Passage shown ->
A federal investigation of Hopkinton’s Stryker Biotech is still underway after a second guilty plea by a former Massachusetts sales manager for the Michigan-based Stryker Corp. subsidiary, which develops bone injury repair products, according to news reports.
Two weeks ago, former territory manager Justin Demming admitted to promoting the combined use of a pair of separate bone-healing products, each granted a provisional “humanitarian device exemption” by the FDA, a designation Massachusetts federal attorney Michael Sullivan’s office termed among the “narrowest” of approvals the agency bestows.
Combining the treatments and devices caused “adverse effects” in patients ranging from minor irritations to infections requiring follow-up surgeries, according to the Boston Business Journal, which reported the first Stryker sales manager’s guilty plea in November 2008.
Demming knew about the adverse outcomes when he promoted the products’ off-label use beginning in February 2006, according to his plea agreement — despite the August 2006 recall of one of the bone void-filling products, Calstrux, for what the FDA called a “lack of labeling precautions,” the business journal reported.
Last November, Darnell Martin pleaded guilty to the same off-label promotion scheme and to faking clinical trial approval paperwork for a third Stryker product. Martin said he learned that Stryker had fired another, unnamed sales manager after it discovered falsification of the same type of approval paperwork, prompting him to send emails to the Hopkinton subsidiary that attempted to cover his tracks.
Martin said the company motivated its sales force with bonuses for meeting quotas for clinical trial approvals, according to his plea agreement.

Listed records ->
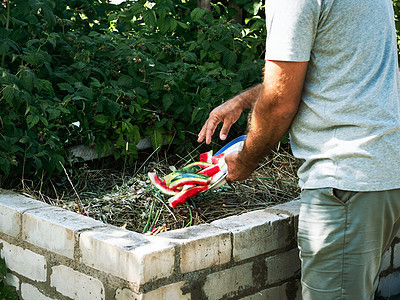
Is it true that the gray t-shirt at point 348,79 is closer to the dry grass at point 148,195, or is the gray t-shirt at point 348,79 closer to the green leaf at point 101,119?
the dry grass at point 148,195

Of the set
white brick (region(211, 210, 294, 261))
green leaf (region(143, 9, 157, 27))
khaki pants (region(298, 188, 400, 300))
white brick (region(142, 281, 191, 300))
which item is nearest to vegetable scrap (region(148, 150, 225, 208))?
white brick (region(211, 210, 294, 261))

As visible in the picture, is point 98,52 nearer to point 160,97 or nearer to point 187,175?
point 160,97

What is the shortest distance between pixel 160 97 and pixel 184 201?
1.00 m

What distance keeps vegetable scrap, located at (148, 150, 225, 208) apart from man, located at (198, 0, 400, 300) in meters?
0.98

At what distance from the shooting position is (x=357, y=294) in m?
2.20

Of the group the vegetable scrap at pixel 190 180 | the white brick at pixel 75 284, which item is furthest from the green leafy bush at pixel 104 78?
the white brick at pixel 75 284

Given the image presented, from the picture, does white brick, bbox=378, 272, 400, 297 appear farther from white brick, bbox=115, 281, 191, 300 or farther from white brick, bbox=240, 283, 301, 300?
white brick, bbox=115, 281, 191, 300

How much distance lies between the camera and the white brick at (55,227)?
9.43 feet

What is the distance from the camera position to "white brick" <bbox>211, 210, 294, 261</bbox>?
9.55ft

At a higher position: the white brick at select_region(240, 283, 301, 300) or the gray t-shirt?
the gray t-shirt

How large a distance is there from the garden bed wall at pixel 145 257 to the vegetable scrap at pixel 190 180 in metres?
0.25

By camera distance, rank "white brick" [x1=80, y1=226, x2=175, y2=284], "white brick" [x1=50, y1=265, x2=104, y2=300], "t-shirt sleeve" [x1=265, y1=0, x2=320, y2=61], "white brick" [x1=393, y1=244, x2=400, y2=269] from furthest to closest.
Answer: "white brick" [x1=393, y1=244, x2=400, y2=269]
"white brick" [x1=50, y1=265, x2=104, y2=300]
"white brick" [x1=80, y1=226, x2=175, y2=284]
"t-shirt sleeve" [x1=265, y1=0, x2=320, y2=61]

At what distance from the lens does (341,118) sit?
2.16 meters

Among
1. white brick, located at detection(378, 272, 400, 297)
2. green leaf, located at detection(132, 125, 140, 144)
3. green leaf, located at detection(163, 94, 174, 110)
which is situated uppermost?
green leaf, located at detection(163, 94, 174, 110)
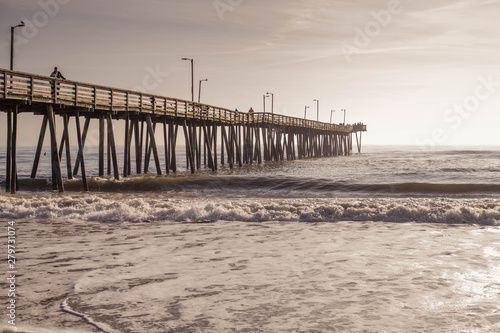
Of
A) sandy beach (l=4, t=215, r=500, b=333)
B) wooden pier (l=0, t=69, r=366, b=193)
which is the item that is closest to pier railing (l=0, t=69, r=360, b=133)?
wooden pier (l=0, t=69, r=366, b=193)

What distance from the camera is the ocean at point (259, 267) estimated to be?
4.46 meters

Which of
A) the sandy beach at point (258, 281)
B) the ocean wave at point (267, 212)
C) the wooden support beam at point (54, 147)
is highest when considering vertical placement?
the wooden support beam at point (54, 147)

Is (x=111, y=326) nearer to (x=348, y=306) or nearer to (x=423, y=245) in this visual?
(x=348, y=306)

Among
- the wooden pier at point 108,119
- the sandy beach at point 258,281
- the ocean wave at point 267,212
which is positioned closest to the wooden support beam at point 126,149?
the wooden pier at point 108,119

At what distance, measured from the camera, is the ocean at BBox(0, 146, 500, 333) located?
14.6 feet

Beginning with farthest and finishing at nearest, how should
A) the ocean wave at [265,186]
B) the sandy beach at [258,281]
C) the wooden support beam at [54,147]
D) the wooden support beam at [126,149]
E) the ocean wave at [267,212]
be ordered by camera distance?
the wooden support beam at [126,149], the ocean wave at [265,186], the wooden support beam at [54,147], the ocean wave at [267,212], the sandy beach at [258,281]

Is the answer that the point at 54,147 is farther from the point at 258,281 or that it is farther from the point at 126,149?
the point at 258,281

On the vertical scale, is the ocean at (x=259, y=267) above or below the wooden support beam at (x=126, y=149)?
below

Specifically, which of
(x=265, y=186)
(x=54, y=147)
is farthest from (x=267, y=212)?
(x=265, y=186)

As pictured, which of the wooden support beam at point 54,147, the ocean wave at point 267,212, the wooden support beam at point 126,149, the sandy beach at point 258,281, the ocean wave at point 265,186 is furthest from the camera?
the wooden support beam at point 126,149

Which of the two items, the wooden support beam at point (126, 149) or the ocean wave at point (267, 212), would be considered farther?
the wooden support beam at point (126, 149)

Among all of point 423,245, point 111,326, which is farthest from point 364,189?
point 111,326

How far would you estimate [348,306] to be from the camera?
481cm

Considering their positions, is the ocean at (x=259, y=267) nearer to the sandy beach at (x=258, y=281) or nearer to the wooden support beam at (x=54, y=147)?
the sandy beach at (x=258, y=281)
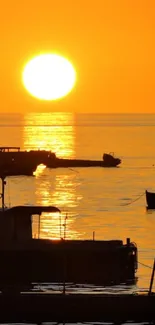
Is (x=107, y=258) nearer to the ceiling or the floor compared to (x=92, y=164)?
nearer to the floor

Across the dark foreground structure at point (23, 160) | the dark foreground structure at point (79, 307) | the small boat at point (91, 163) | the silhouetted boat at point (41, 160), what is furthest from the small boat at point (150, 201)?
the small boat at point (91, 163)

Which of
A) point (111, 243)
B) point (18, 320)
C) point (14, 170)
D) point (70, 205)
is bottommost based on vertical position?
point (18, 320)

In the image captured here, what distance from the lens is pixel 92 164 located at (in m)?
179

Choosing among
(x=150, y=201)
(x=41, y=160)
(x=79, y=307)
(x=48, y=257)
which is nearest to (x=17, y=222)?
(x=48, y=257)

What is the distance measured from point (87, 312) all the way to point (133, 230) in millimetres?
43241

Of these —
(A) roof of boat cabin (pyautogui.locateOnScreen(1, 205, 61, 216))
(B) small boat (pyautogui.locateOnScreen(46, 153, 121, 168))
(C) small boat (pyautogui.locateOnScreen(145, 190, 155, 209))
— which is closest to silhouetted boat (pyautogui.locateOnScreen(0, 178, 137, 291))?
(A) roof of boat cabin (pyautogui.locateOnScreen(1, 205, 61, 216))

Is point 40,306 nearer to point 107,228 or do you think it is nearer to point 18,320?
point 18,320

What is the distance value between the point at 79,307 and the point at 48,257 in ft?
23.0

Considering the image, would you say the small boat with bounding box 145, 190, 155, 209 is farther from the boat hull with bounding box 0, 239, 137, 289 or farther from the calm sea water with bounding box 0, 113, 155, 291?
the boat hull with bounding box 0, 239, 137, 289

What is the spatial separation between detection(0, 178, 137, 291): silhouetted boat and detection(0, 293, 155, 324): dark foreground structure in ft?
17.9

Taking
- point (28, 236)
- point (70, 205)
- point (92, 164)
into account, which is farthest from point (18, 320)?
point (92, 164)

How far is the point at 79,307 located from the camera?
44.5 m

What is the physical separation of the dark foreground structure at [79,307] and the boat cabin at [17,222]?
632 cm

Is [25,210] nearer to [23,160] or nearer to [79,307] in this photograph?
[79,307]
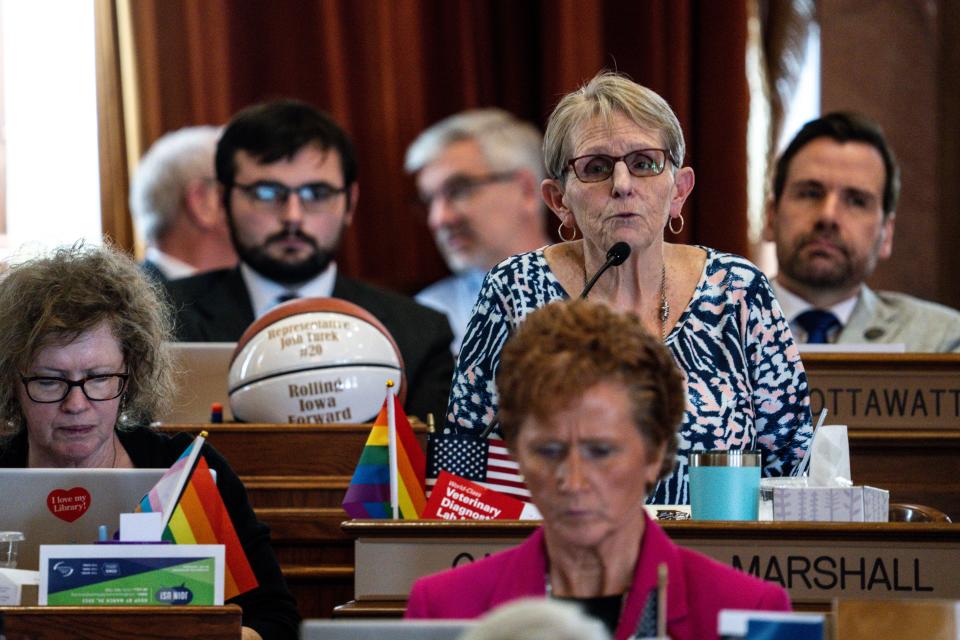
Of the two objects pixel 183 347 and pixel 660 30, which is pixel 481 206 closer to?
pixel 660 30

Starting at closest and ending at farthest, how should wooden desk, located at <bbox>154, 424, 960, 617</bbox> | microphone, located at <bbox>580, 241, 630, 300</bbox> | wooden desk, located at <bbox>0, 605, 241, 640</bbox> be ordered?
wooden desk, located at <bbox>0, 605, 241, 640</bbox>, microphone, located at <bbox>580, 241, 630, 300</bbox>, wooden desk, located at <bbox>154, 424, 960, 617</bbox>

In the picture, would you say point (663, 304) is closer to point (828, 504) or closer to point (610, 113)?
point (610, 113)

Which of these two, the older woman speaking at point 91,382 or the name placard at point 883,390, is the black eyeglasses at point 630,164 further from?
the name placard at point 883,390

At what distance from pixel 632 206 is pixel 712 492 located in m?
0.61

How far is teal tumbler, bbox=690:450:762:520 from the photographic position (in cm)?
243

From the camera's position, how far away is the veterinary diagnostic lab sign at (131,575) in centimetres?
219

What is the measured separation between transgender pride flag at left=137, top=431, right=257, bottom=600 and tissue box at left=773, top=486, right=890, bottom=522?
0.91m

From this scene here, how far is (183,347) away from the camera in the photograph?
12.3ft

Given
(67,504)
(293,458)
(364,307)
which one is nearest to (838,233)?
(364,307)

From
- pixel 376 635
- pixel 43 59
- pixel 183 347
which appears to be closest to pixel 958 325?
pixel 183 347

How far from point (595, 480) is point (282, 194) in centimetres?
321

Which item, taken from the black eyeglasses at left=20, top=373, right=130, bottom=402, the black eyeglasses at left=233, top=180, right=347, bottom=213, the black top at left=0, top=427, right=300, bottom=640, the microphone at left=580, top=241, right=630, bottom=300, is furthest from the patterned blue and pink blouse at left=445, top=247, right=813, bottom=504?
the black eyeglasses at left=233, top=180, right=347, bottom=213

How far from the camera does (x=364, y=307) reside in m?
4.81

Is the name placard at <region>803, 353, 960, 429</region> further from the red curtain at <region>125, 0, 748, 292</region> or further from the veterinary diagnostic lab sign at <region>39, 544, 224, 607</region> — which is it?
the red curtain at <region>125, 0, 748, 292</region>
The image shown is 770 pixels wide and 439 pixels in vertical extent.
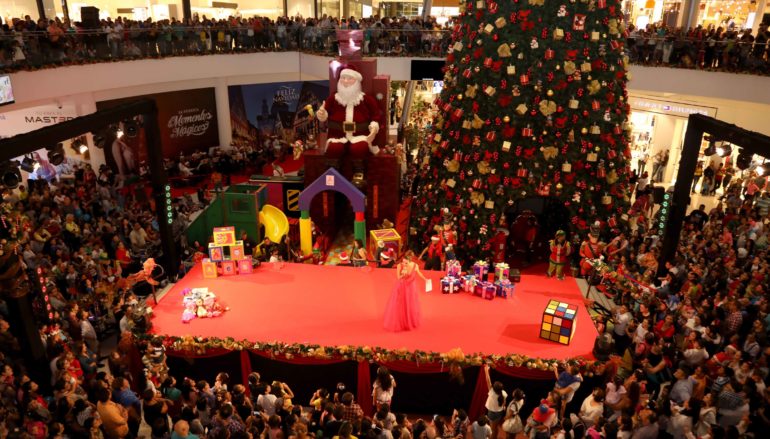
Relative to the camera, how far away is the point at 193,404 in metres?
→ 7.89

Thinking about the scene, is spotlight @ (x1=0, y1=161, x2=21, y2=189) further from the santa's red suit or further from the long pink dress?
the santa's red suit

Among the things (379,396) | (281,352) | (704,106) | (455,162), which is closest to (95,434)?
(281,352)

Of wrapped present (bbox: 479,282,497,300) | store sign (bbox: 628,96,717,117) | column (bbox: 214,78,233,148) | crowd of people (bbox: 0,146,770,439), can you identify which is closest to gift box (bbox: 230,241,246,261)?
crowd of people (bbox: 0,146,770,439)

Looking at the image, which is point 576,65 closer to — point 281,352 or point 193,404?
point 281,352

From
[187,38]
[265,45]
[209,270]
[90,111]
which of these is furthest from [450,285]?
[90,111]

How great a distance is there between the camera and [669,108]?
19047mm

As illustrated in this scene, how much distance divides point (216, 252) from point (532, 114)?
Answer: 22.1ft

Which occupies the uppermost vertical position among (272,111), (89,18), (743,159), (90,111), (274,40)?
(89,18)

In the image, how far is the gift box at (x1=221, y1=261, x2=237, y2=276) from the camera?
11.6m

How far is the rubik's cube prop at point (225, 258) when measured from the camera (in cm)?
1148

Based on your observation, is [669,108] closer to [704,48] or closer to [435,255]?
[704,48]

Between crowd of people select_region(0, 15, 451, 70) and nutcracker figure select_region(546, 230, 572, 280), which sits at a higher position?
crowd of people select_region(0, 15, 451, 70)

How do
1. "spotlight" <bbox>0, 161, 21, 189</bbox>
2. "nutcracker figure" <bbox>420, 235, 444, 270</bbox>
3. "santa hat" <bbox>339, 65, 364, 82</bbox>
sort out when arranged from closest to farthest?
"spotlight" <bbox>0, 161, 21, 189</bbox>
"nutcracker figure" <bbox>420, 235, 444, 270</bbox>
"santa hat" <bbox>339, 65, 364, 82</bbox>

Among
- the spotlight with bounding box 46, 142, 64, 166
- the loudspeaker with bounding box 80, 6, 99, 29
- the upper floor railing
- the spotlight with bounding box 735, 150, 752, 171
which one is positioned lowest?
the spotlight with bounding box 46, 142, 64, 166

The task -> Reproduce word for word the part of the Stryker Biotech news report that begins with the words "A federal investigation" and ends with "in November 2008.". None of the data is needed here.

Expected answer ->
A federal investigation of Hopkinton’s Stryker Biotech is still underway after a second guilty plea by a former Massachusetts sales manager for the Michigan-based Stryker Corp. subsidiary, which develops bone injury repair products, according to news reports.
Two weeks ago, former territory manager Justin Demming admitted to promoting the combined use of a pair of separate bone-healing products, each granted a provisional “humanitarian device exemption” by the FDA, a designation Massachusetts federal attorney Michael Sullivan’s office termed among the “narrowest” of approvals the agency bestows.
Combining the treatments and devices caused “adverse effects” in patients ranging from minor irritations to infections requiring follow-up surgeries, according to the Boston Business Journal, which reported the first Stryker sales manager’s guilty plea in November 2008.